(Dataset begins)

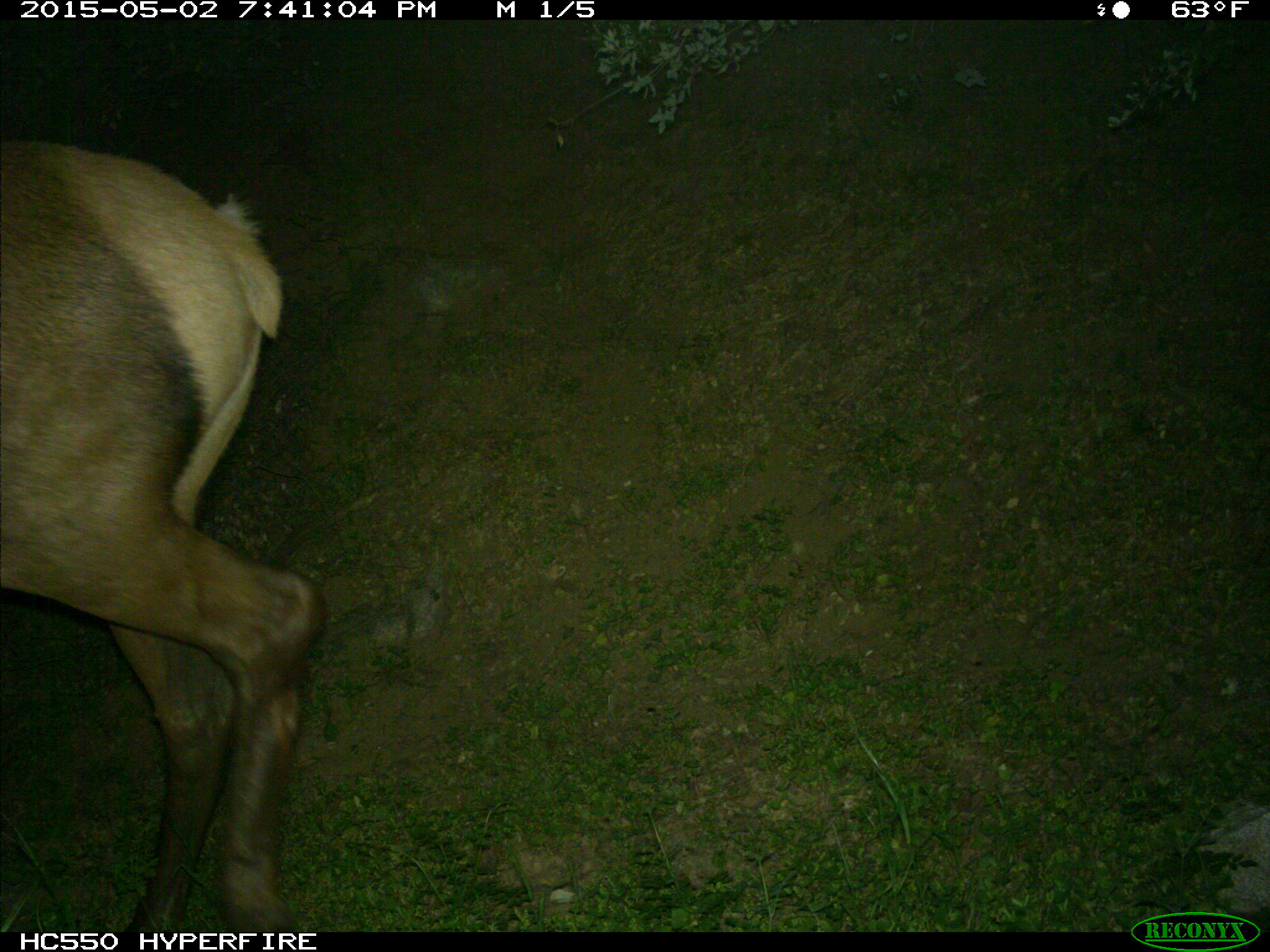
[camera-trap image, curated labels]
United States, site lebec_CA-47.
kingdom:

(Dataset ends)
(Dataset begins)

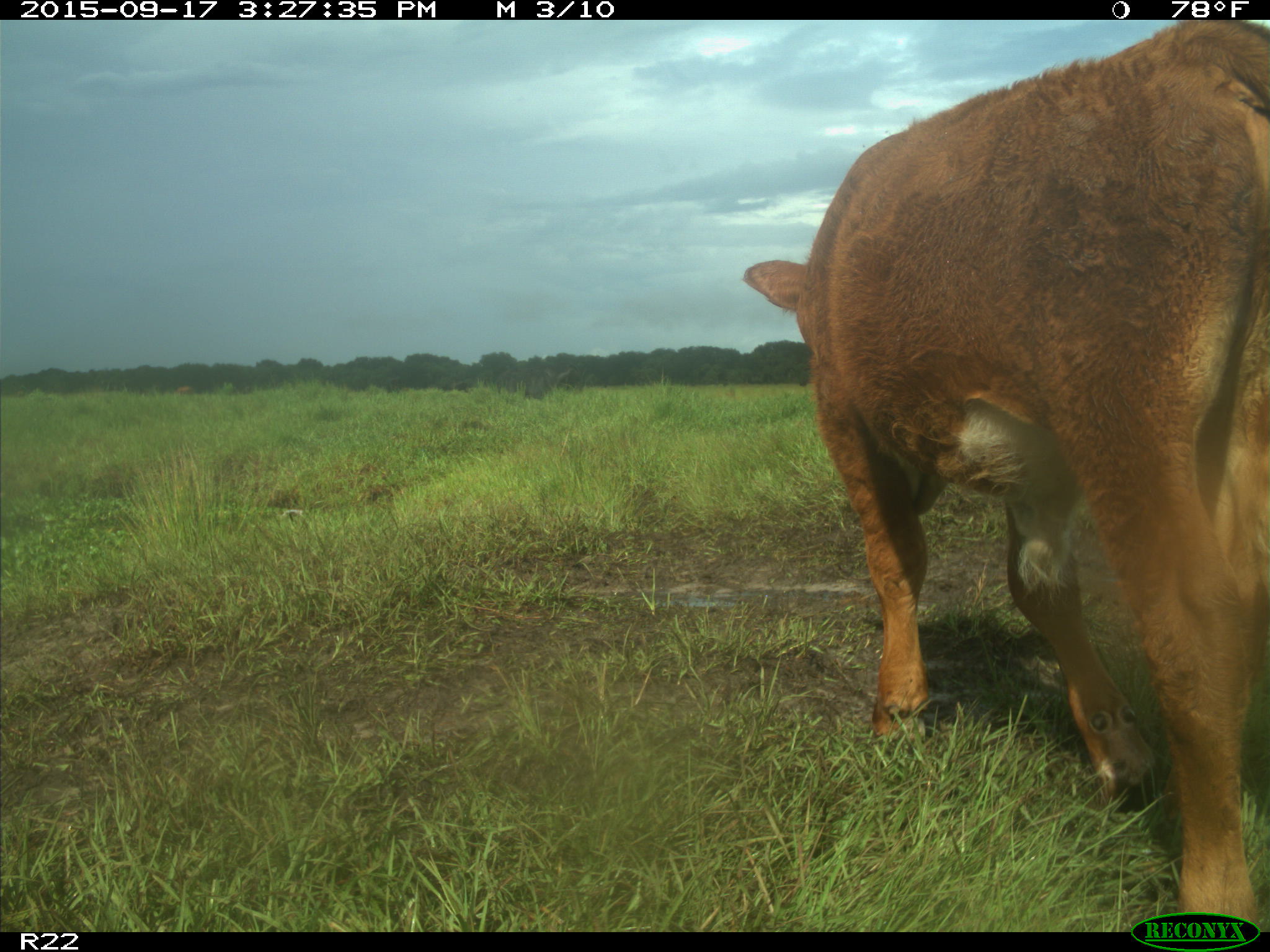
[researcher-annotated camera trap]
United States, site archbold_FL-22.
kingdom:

(Dataset ends)

Every line above with the word "United" is to be copied out.

* _Worked solution_:
United States, site lebec_CA-47.
United States, site archbold_FL-22.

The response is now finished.